I can’t imagine anyone who knew him and won’t miss him. I also don’t know anyone who knew him who’s not glad he’s now beyond the reach of cancer.
Grief is a sneaky thing at times like this. Mainstream culture gives us a straightforward protocol for grief: for family, you get this much time to deny, cry, or pout. With friends, that much. For people with whom you had a social network in common, maybe a little. With celebrities like Nelson Mandela or Paul Walker, follow the news cycle without being maudlin, and then move on.
Who makes up these rules? They don’t fit for me. They don’t match my relationships and I don’t live by them.
Shame and belonging researcher Brené Brown has a gift for explaining how our responses to the vulnerabilities of others can open up our relationships or abridge them. The Royal Society of Arts (RSA) animated part of a talk on empathy in which she describes how sympathy falls short, can be dismissive, and is often about assuaging the discomfort of the speaker rather than the person in grief, sadness, or pain:
One of the things we do sometimes in the face of very difficult conversations is we try to make things better. If I share something with you that’s very difficult, I’d rather you say, “Phew! I don’t even know what to say right now; I’m just so glad you told me.”
Because the truth is rarely can a response make something better. What makes something better is connection. —Brené Brown
So here are 5 things I told J that I wished folk said when I was grieving:
“I don’t know what to say, so I’m going to be quiet. I love you.”
“I’ll only tell you my grief story if you ask—and you don’t have to.”
“Wanna play some pool? Can pick you up at 8.”
“Doesn’t matter that you’re not grieving a relative. It doesn’t hurt any less.”
“You can feel whatever you feel around me. I’m listening.”

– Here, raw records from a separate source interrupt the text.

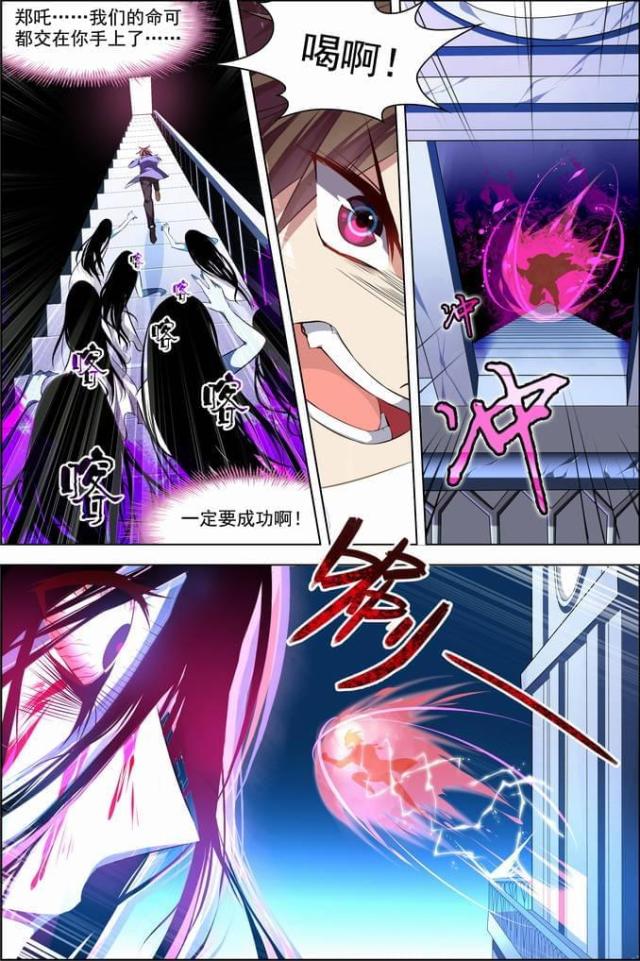 第70话6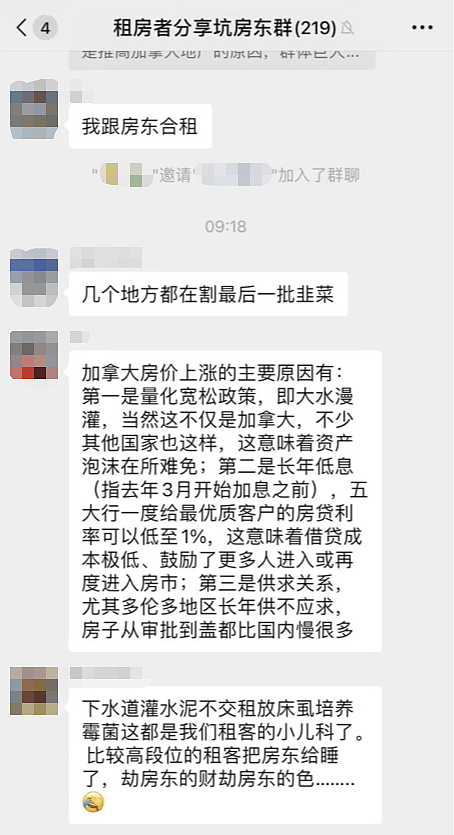 毁三观！加拿大华人组群“坑房东”：白住几年还能拿钱，网友炸锅：报警吧（组图） - 5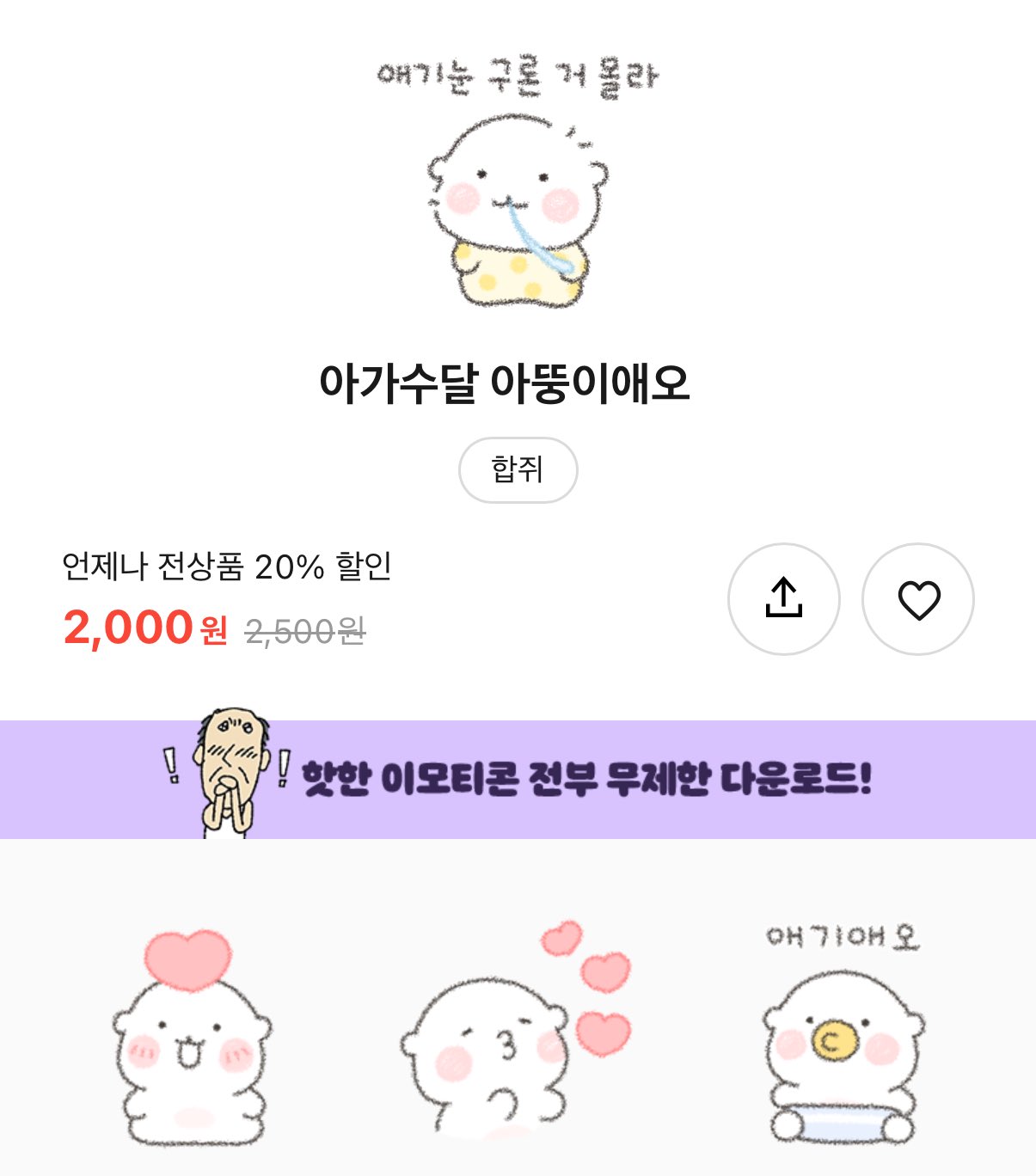 [잡담] 스스로 아기수달 이모티콘을 사서 쓰고있다는 사실을 믿을 수가 없다 | 인스티즈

Sometimes, I said, people fill the silences and the space with their noise, awkwardness, and fear-projected-outward, missing opportunities to just be. Not everyone can stand the light of vulnerability or loss or hope, and so when they can’t, yet show up in your space anyway, managing them while managing your own grief becomes an unnecessary and burdensome mission.
There are also some who can stand that light, who can bear it, who will sit with others through sadness without fixing, meddling, or minimizing. Are they rare souls? Does it matter?
I appreciate those I know. And I hope this year to be more of one for the people around me.